Farscape: PK Tech Girl   Rewatch 
July 25, 2015 9:34 AM - Season 1, Episode 7 - Subscribe

The hulk of the legendary Peacekeeper ship, the Zelbinion, holds a pleasant surprise for Crichton, but Rygel must confront the time spent on the ship where he was tortured by the sadistic commander Captain Durka, while the crew work to reactivate the ship's shields to defend themselves from an attack.(via)
posted by along came the crocodile (11 comments total) 1 user marked this as a favorite
 
"You had nothing, but you used it well."

One of my favourite lines, and one that could almost be a tag line for the entire series.

So I really love this episode. The opening is ballsy as hell. A tight zoom on a puppet's eyeball is the sort of thing that, if there's any hint of imperfection, could break not just the scene, but the character as well. In this case, Rigel may have more detail than some human actors, so it works. It's also a measure of their confidence in Rygel that they give a puppet a mostly solo plot line about confronting his fears and psychic wounds from years of torture. Like with the opening zoom, it's a tribute to the artists who created Rygel that it works as well as it does.

I also love that this episode shows so clearly that Aeryn still doesn't really think of herself as a traitor. She'd displayed the casual racism in previous episodes. In this episode it's clear that she still thinks of herself as a Peacekeeper. We get her drill-sergeant act, and her contemptuous line to Crichton about [fulfilling] "your vision of who we should be". Finally, when she thinks Gilina is a threat to Moya, she's hostile, but when she thinks Gilina betrayed the Peacekeepers? Aeyrn is ready to strangle her with her bare hands and has to be pulled off by John.

Aeryn's reaction to seeing John and Gilena making out is also fun. She lifts a very heavy thing over her head and walks briskly away. "Very! Clear! Air!". A previous poster mentions how Aeryn is very immature in a lot of ways, and that showed it pretty well. She's bothered, and she's far more bothered that she's bothered and she just needs to get away from it. Aeryn never stops being a badass, but she's in the process of developing additional layers.

The relationship between Gilina and Crichton is also really well done. They're both techs at heart, they've both been violently wrenched away from lives they knew, and they're both more or less the first person the other has met in a while that doesn't treat them with something between contempt and straight murderous hostility. It makes the speed and intensity of the relationship work much better than typical whirlwind romances in drama.

The relationship also lead a great example of one of the things I love about Farscape. While it's heavy and dramatic, but it resists the temptation to get dour and self-important. The farewell between Crichton and Gilena is a dramatic moment, two star-crossed lovers torn-apart. It's handled with both of them bullshitting and ultimately laughing at how absurd the thought of them staying together actually is. Given the unremitting suffering in store for pretty much everyone, that light touch is pretty vital to the series working.
posted by Grimgrin at 10:05 AM on July 25, 2015 [8 favorites]


^This. Great comment.

I'm surprised this is a white T-shirt episode because it's really quite dark.
= = = =
# [Exercise set]
**1.** According to the Farscape discussion, which commander tortured Rygel?
**2.** Continue the Farscape discussion past its final line.
The data that comes next is drawn from a separate source.
= = = =
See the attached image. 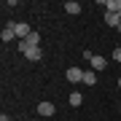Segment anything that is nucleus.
<instances>
[{
    "instance_id": "1",
    "label": "nucleus",
    "mask_w": 121,
    "mask_h": 121,
    "mask_svg": "<svg viewBox=\"0 0 121 121\" xmlns=\"http://www.w3.org/2000/svg\"><path fill=\"white\" fill-rule=\"evenodd\" d=\"M30 48H40V35L35 32V30L27 35L24 40H19V51H22V54H24V51H30Z\"/></svg>"
},
{
    "instance_id": "2",
    "label": "nucleus",
    "mask_w": 121,
    "mask_h": 121,
    "mask_svg": "<svg viewBox=\"0 0 121 121\" xmlns=\"http://www.w3.org/2000/svg\"><path fill=\"white\" fill-rule=\"evenodd\" d=\"M13 32H16V38H19V40H24L27 35L32 32V27H30V24H24V22H16V24H13Z\"/></svg>"
},
{
    "instance_id": "3",
    "label": "nucleus",
    "mask_w": 121,
    "mask_h": 121,
    "mask_svg": "<svg viewBox=\"0 0 121 121\" xmlns=\"http://www.w3.org/2000/svg\"><path fill=\"white\" fill-rule=\"evenodd\" d=\"M105 24H110L113 30H118V27H121V16L116 11H105Z\"/></svg>"
},
{
    "instance_id": "4",
    "label": "nucleus",
    "mask_w": 121,
    "mask_h": 121,
    "mask_svg": "<svg viewBox=\"0 0 121 121\" xmlns=\"http://www.w3.org/2000/svg\"><path fill=\"white\" fill-rule=\"evenodd\" d=\"M13 24H16V22H8V24L3 27V32H0V38H3V43H11V40L16 38V32H13Z\"/></svg>"
},
{
    "instance_id": "5",
    "label": "nucleus",
    "mask_w": 121,
    "mask_h": 121,
    "mask_svg": "<svg viewBox=\"0 0 121 121\" xmlns=\"http://www.w3.org/2000/svg\"><path fill=\"white\" fill-rule=\"evenodd\" d=\"M67 81L70 83H83V70L81 67H70L67 70Z\"/></svg>"
},
{
    "instance_id": "6",
    "label": "nucleus",
    "mask_w": 121,
    "mask_h": 121,
    "mask_svg": "<svg viewBox=\"0 0 121 121\" xmlns=\"http://www.w3.org/2000/svg\"><path fill=\"white\" fill-rule=\"evenodd\" d=\"M91 70H105L108 67V59H105V56H99V54H91Z\"/></svg>"
},
{
    "instance_id": "7",
    "label": "nucleus",
    "mask_w": 121,
    "mask_h": 121,
    "mask_svg": "<svg viewBox=\"0 0 121 121\" xmlns=\"http://www.w3.org/2000/svg\"><path fill=\"white\" fill-rule=\"evenodd\" d=\"M54 102H40L38 105V116H54Z\"/></svg>"
},
{
    "instance_id": "8",
    "label": "nucleus",
    "mask_w": 121,
    "mask_h": 121,
    "mask_svg": "<svg viewBox=\"0 0 121 121\" xmlns=\"http://www.w3.org/2000/svg\"><path fill=\"white\" fill-rule=\"evenodd\" d=\"M65 11L70 13V16H75V13H81V3H75V0H67V3H65Z\"/></svg>"
},
{
    "instance_id": "9",
    "label": "nucleus",
    "mask_w": 121,
    "mask_h": 121,
    "mask_svg": "<svg viewBox=\"0 0 121 121\" xmlns=\"http://www.w3.org/2000/svg\"><path fill=\"white\" fill-rule=\"evenodd\" d=\"M83 83H86V86H94V83H97V73H91V70H83Z\"/></svg>"
},
{
    "instance_id": "10",
    "label": "nucleus",
    "mask_w": 121,
    "mask_h": 121,
    "mask_svg": "<svg viewBox=\"0 0 121 121\" xmlns=\"http://www.w3.org/2000/svg\"><path fill=\"white\" fill-rule=\"evenodd\" d=\"M24 56H27L30 62H38L40 56H43V51H40V48H30V51H24Z\"/></svg>"
},
{
    "instance_id": "11",
    "label": "nucleus",
    "mask_w": 121,
    "mask_h": 121,
    "mask_svg": "<svg viewBox=\"0 0 121 121\" xmlns=\"http://www.w3.org/2000/svg\"><path fill=\"white\" fill-rule=\"evenodd\" d=\"M105 8H108V11L121 13V0H105Z\"/></svg>"
},
{
    "instance_id": "12",
    "label": "nucleus",
    "mask_w": 121,
    "mask_h": 121,
    "mask_svg": "<svg viewBox=\"0 0 121 121\" xmlns=\"http://www.w3.org/2000/svg\"><path fill=\"white\" fill-rule=\"evenodd\" d=\"M83 102V97H81V91H70V105L73 108H78V105Z\"/></svg>"
},
{
    "instance_id": "13",
    "label": "nucleus",
    "mask_w": 121,
    "mask_h": 121,
    "mask_svg": "<svg viewBox=\"0 0 121 121\" xmlns=\"http://www.w3.org/2000/svg\"><path fill=\"white\" fill-rule=\"evenodd\" d=\"M113 59H116V62H121V46H118V48H113Z\"/></svg>"
},
{
    "instance_id": "14",
    "label": "nucleus",
    "mask_w": 121,
    "mask_h": 121,
    "mask_svg": "<svg viewBox=\"0 0 121 121\" xmlns=\"http://www.w3.org/2000/svg\"><path fill=\"white\" fill-rule=\"evenodd\" d=\"M0 121H11V118H8V116H5V113H3V116H0Z\"/></svg>"
},
{
    "instance_id": "15",
    "label": "nucleus",
    "mask_w": 121,
    "mask_h": 121,
    "mask_svg": "<svg viewBox=\"0 0 121 121\" xmlns=\"http://www.w3.org/2000/svg\"><path fill=\"white\" fill-rule=\"evenodd\" d=\"M118 89H121V78H118Z\"/></svg>"
},
{
    "instance_id": "16",
    "label": "nucleus",
    "mask_w": 121,
    "mask_h": 121,
    "mask_svg": "<svg viewBox=\"0 0 121 121\" xmlns=\"http://www.w3.org/2000/svg\"><path fill=\"white\" fill-rule=\"evenodd\" d=\"M30 121H38V118H30Z\"/></svg>"
},
{
    "instance_id": "17",
    "label": "nucleus",
    "mask_w": 121,
    "mask_h": 121,
    "mask_svg": "<svg viewBox=\"0 0 121 121\" xmlns=\"http://www.w3.org/2000/svg\"><path fill=\"white\" fill-rule=\"evenodd\" d=\"M118 32H121V27H118Z\"/></svg>"
},
{
    "instance_id": "18",
    "label": "nucleus",
    "mask_w": 121,
    "mask_h": 121,
    "mask_svg": "<svg viewBox=\"0 0 121 121\" xmlns=\"http://www.w3.org/2000/svg\"><path fill=\"white\" fill-rule=\"evenodd\" d=\"M118 108H121V102H118Z\"/></svg>"
},
{
    "instance_id": "19",
    "label": "nucleus",
    "mask_w": 121,
    "mask_h": 121,
    "mask_svg": "<svg viewBox=\"0 0 121 121\" xmlns=\"http://www.w3.org/2000/svg\"><path fill=\"white\" fill-rule=\"evenodd\" d=\"M118 16H121V13H118Z\"/></svg>"
}]
</instances>
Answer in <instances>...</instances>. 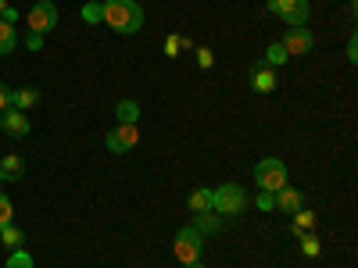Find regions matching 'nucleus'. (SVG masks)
I'll use <instances>...</instances> for the list:
<instances>
[{"instance_id":"obj_1","label":"nucleus","mask_w":358,"mask_h":268,"mask_svg":"<svg viewBox=\"0 0 358 268\" xmlns=\"http://www.w3.org/2000/svg\"><path fill=\"white\" fill-rule=\"evenodd\" d=\"M101 22H108V29H115L118 36H133L143 29V8L136 0H104Z\"/></svg>"},{"instance_id":"obj_2","label":"nucleus","mask_w":358,"mask_h":268,"mask_svg":"<svg viewBox=\"0 0 358 268\" xmlns=\"http://www.w3.org/2000/svg\"><path fill=\"white\" fill-rule=\"evenodd\" d=\"M248 207V190L241 183H222L219 190H212V211H219L222 218H233Z\"/></svg>"},{"instance_id":"obj_3","label":"nucleus","mask_w":358,"mask_h":268,"mask_svg":"<svg viewBox=\"0 0 358 268\" xmlns=\"http://www.w3.org/2000/svg\"><path fill=\"white\" fill-rule=\"evenodd\" d=\"M255 183L262 193H276L280 186H287V165L280 158H262L255 165Z\"/></svg>"},{"instance_id":"obj_4","label":"nucleus","mask_w":358,"mask_h":268,"mask_svg":"<svg viewBox=\"0 0 358 268\" xmlns=\"http://www.w3.org/2000/svg\"><path fill=\"white\" fill-rule=\"evenodd\" d=\"M201 240H204V236H201L194 225H183V229L176 232V240H172V254L179 258V265L201 261Z\"/></svg>"},{"instance_id":"obj_5","label":"nucleus","mask_w":358,"mask_h":268,"mask_svg":"<svg viewBox=\"0 0 358 268\" xmlns=\"http://www.w3.org/2000/svg\"><path fill=\"white\" fill-rule=\"evenodd\" d=\"M29 33H40V36H47V33H54V25H57V8L50 4V0H36L33 8H29Z\"/></svg>"},{"instance_id":"obj_6","label":"nucleus","mask_w":358,"mask_h":268,"mask_svg":"<svg viewBox=\"0 0 358 268\" xmlns=\"http://www.w3.org/2000/svg\"><path fill=\"white\" fill-rule=\"evenodd\" d=\"M268 11L280 15L290 29H294V25H305V22H308V15H312L308 0H268Z\"/></svg>"},{"instance_id":"obj_7","label":"nucleus","mask_w":358,"mask_h":268,"mask_svg":"<svg viewBox=\"0 0 358 268\" xmlns=\"http://www.w3.org/2000/svg\"><path fill=\"white\" fill-rule=\"evenodd\" d=\"M104 143H108L111 154H126V151H133V147L140 143V129H136V126H115V129L104 136Z\"/></svg>"},{"instance_id":"obj_8","label":"nucleus","mask_w":358,"mask_h":268,"mask_svg":"<svg viewBox=\"0 0 358 268\" xmlns=\"http://www.w3.org/2000/svg\"><path fill=\"white\" fill-rule=\"evenodd\" d=\"M283 43V50L294 57V54H308L312 47H315V40H312V33H308V29L305 25H294V29H287V36L280 40Z\"/></svg>"},{"instance_id":"obj_9","label":"nucleus","mask_w":358,"mask_h":268,"mask_svg":"<svg viewBox=\"0 0 358 268\" xmlns=\"http://www.w3.org/2000/svg\"><path fill=\"white\" fill-rule=\"evenodd\" d=\"M0 129H4L8 136H15V140H22V136H29V118L22 111L8 107L4 114H0Z\"/></svg>"},{"instance_id":"obj_10","label":"nucleus","mask_w":358,"mask_h":268,"mask_svg":"<svg viewBox=\"0 0 358 268\" xmlns=\"http://www.w3.org/2000/svg\"><path fill=\"white\" fill-rule=\"evenodd\" d=\"M251 89H255V94H273V89H276V68L255 65L251 68Z\"/></svg>"},{"instance_id":"obj_11","label":"nucleus","mask_w":358,"mask_h":268,"mask_svg":"<svg viewBox=\"0 0 358 268\" xmlns=\"http://www.w3.org/2000/svg\"><path fill=\"white\" fill-rule=\"evenodd\" d=\"M273 200H276V207H280V211H290V215L297 211V207H301V193H297L290 183H287V186H280V190L273 193Z\"/></svg>"},{"instance_id":"obj_12","label":"nucleus","mask_w":358,"mask_h":268,"mask_svg":"<svg viewBox=\"0 0 358 268\" xmlns=\"http://www.w3.org/2000/svg\"><path fill=\"white\" fill-rule=\"evenodd\" d=\"M40 104V94H36V89H29V86H18V89H11V107L15 111H29V107H36Z\"/></svg>"},{"instance_id":"obj_13","label":"nucleus","mask_w":358,"mask_h":268,"mask_svg":"<svg viewBox=\"0 0 358 268\" xmlns=\"http://www.w3.org/2000/svg\"><path fill=\"white\" fill-rule=\"evenodd\" d=\"M15 50H18V29H15V22L0 18V57L15 54Z\"/></svg>"},{"instance_id":"obj_14","label":"nucleus","mask_w":358,"mask_h":268,"mask_svg":"<svg viewBox=\"0 0 358 268\" xmlns=\"http://www.w3.org/2000/svg\"><path fill=\"white\" fill-rule=\"evenodd\" d=\"M115 114H118V126H136L140 122V104L136 100H118Z\"/></svg>"},{"instance_id":"obj_15","label":"nucleus","mask_w":358,"mask_h":268,"mask_svg":"<svg viewBox=\"0 0 358 268\" xmlns=\"http://www.w3.org/2000/svg\"><path fill=\"white\" fill-rule=\"evenodd\" d=\"M222 225H226V222H222L219 211H201V215L194 218V229H197L201 236H204V232H219Z\"/></svg>"},{"instance_id":"obj_16","label":"nucleus","mask_w":358,"mask_h":268,"mask_svg":"<svg viewBox=\"0 0 358 268\" xmlns=\"http://www.w3.org/2000/svg\"><path fill=\"white\" fill-rule=\"evenodd\" d=\"M0 244H4L8 251H18L22 244H25V232L11 222V225H4V229H0Z\"/></svg>"},{"instance_id":"obj_17","label":"nucleus","mask_w":358,"mask_h":268,"mask_svg":"<svg viewBox=\"0 0 358 268\" xmlns=\"http://www.w3.org/2000/svg\"><path fill=\"white\" fill-rule=\"evenodd\" d=\"M290 61V54L283 50V43L276 40V43H268V50H265V61L262 65H268V68H280V65H287Z\"/></svg>"},{"instance_id":"obj_18","label":"nucleus","mask_w":358,"mask_h":268,"mask_svg":"<svg viewBox=\"0 0 358 268\" xmlns=\"http://www.w3.org/2000/svg\"><path fill=\"white\" fill-rule=\"evenodd\" d=\"M187 204H190V211H194V215L212 211V190H194V193L187 197Z\"/></svg>"},{"instance_id":"obj_19","label":"nucleus","mask_w":358,"mask_h":268,"mask_svg":"<svg viewBox=\"0 0 358 268\" xmlns=\"http://www.w3.org/2000/svg\"><path fill=\"white\" fill-rule=\"evenodd\" d=\"M312 229H315V215L305 211V207H297V211H294V236H305Z\"/></svg>"},{"instance_id":"obj_20","label":"nucleus","mask_w":358,"mask_h":268,"mask_svg":"<svg viewBox=\"0 0 358 268\" xmlns=\"http://www.w3.org/2000/svg\"><path fill=\"white\" fill-rule=\"evenodd\" d=\"M0 172H4V179H22V172H25V161H22L18 154H8L4 161H0Z\"/></svg>"},{"instance_id":"obj_21","label":"nucleus","mask_w":358,"mask_h":268,"mask_svg":"<svg viewBox=\"0 0 358 268\" xmlns=\"http://www.w3.org/2000/svg\"><path fill=\"white\" fill-rule=\"evenodd\" d=\"M4 268H36V261L33 258H29V251H11V258H8V265Z\"/></svg>"},{"instance_id":"obj_22","label":"nucleus","mask_w":358,"mask_h":268,"mask_svg":"<svg viewBox=\"0 0 358 268\" xmlns=\"http://www.w3.org/2000/svg\"><path fill=\"white\" fill-rule=\"evenodd\" d=\"M15 222V204L8 200V193H0V229Z\"/></svg>"},{"instance_id":"obj_23","label":"nucleus","mask_w":358,"mask_h":268,"mask_svg":"<svg viewBox=\"0 0 358 268\" xmlns=\"http://www.w3.org/2000/svg\"><path fill=\"white\" fill-rule=\"evenodd\" d=\"M301 254H305V258H319V254H322V244L315 240L312 232H305V236H301Z\"/></svg>"},{"instance_id":"obj_24","label":"nucleus","mask_w":358,"mask_h":268,"mask_svg":"<svg viewBox=\"0 0 358 268\" xmlns=\"http://www.w3.org/2000/svg\"><path fill=\"white\" fill-rule=\"evenodd\" d=\"M83 22L101 25V4H97V0H86V4H83Z\"/></svg>"},{"instance_id":"obj_25","label":"nucleus","mask_w":358,"mask_h":268,"mask_svg":"<svg viewBox=\"0 0 358 268\" xmlns=\"http://www.w3.org/2000/svg\"><path fill=\"white\" fill-rule=\"evenodd\" d=\"M194 50H197V65H201V68H212V65H215V54L208 50V47H194Z\"/></svg>"},{"instance_id":"obj_26","label":"nucleus","mask_w":358,"mask_h":268,"mask_svg":"<svg viewBox=\"0 0 358 268\" xmlns=\"http://www.w3.org/2000/svg\"><path fill=\"white\" fill-rule=\"evenodd\" d=\"M8 107H11V89H8V86H0V114H4Z\"/></svg>"},{"instance_id":"obj_27","label":"nucleus","mask_w":358,"mask_h":268,"mask_svg":"<svg viewBox=\"0 0 358 268\" xmlns=\"http://www.w3.org/2000/svg\"><path fill=\"white\" fill-rule=\"evenodd\" d=\"M258 207H262V211H273V207H276L273 193H262V197H258Z\"/></svg>"},{"instance_id":"obj_28","label":"nucleus","mask_w":358,"mask_h":268,"mask_svg":"<svg viewBox=\"0 0 358 268\" xmlns=\"http://www.w3.org/2000/svg\"><path fill=\"white\" fill-rule=\"evenodd\" d=\"M25 47H29V50H40V47H43V36H40V33H29Z\"/></svg>"},{"instance_id":"obj_29","label":"nucleus","mask_w":358,"mask_h":268,"mask_svg":"<svg viewBox=\"0 0 358 268\" xmlns=\"http://www.w3.org/2000/svg\"><path fill=\"white\" fill-rule=\"evenodd\" d=\"M165 54H169V57L179 54V36H169V40H165Z\"/></svg>"},{"instance_id":"obj_30","label":"nucleus","mask_w":358,"mask_h":268,"mask_svg":"<svg viewBox=\"0 0 358 268\" xmlns=\"http://www.w3.org/2000/svg\"><path fill=\"white\" fill-rule=\"evenodd\" d=\"M355 57H358V40L351 36V40H348V61H355Z\"/></svg>"},{"instance_id":"obj_31","label":"nucleus","mask_w":358,"mask_h":268,"mask_svg":"<svg viewBox=\"0 0 358 268\" xmlns=\"http://www.w3.org/2000/svg\"><path fill=\"white\" fill-rule=\"evenodd\" d=\"M8 8H11V4H8V0H0V18H4V15H8Z\"/></svg>"},{"instance_id":"obj_32","label":"nucleus","mask_w":358,"mask_h":268,"mask_svg":"<svg viewBox=\"0 0 358 268\" xmlns=\"http://www.w3.org/2000/svg\"><path fill=\"white\" fill-rule=\"evenodd\" d=\"M183 268H204V265H201V261H190V265H183Z\"/></svg>"},{"instance_id":"obj_33","label":"nucleus","mask_w":358,"mask_h":268,"mask_svg":"<svg viewBox=\"0 0 358 268\" xmlns=\"http://www.w3.org/2000/svg\"><path fill=\"white\" fill-rule=\"evenodd\" d=\"M0 183H8V179H4V172H0Z\"/></svg>"}]
</instances>
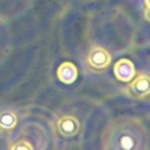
= = = =
# [Answers in order]
**1.** The sadistic commander Captain Durka.

**2.**
I find it uncomfortable to watch in places. The Zelbinion may be a 'cultural treasure' to Aeryn and Gilina but it's also basically a giant Space Nazi warship. Rygel's torture at the hands of Durka, who only needs a WW2 German accent and he'd be full on SS. Aeryn's unapologetic and utterly ruthless PK stormtrooper mode, completely with abseiling commando moment- the implications will come through in future episodes.

her contemptuous line to Crichton about [fulfilling] "your vision of who we should be".

I think this plays straight on from the last episode, with Crichton urging the Sykarians to rise up against the PKs. She both sees him as naive and feels judged by him, which she really doesn't like.

The themes that underpin much of FS are present here - sense of identity and belonging, exile, homesickness, loss, trauma - something every single one of the characters is affected by in their own way. Rygel's having horrible flashbacks, Aeryn's acting out her loss and pain at being contaminated and losing her self-perceived elite status, John's desperate for someone he can 'click' with, even if he is a bit Kirk about it. John and Gilina geeking out in space is quite sweet, and maybe in an AU they would have been together.

The Zhaan/D'Argo team up continues - there's a bit of paralleling with John and Aeryn in that you have characters with very different cultural assumptions arguing about how to behave in this situation.

There are lighter-hearted moments. Aeryn admitting she was interested in John, but 'only for a moment' (yes, she is eight years old), the Sheyang stuff. Also, whenever I see the Durka actor my brain goes 'It's Steven Berkoff!' when it blatantly isn't.

posted by along came the crocodile at 11:05 AM on July 25, 2015 [2 favorites]


Ach, I was supposed to post this on behalf of [ICNH] last night, and I completely forgot. Thanks for taking up the torch along came the crocodile.

What I noticed, and I'm surprised I didn't see this before, but this might be the first time that Aeryn realizes that Crichton might actually be appealing to other Sebaceans.

That he's not just some weirdo that doesn't know anything important about the universe they live in (You know nothing John Crichton...), and can spout off bizarre, untranslatable pop-culture references. Something that clearly irritates her at first, but who has real irreversibly contamination worthy appeal.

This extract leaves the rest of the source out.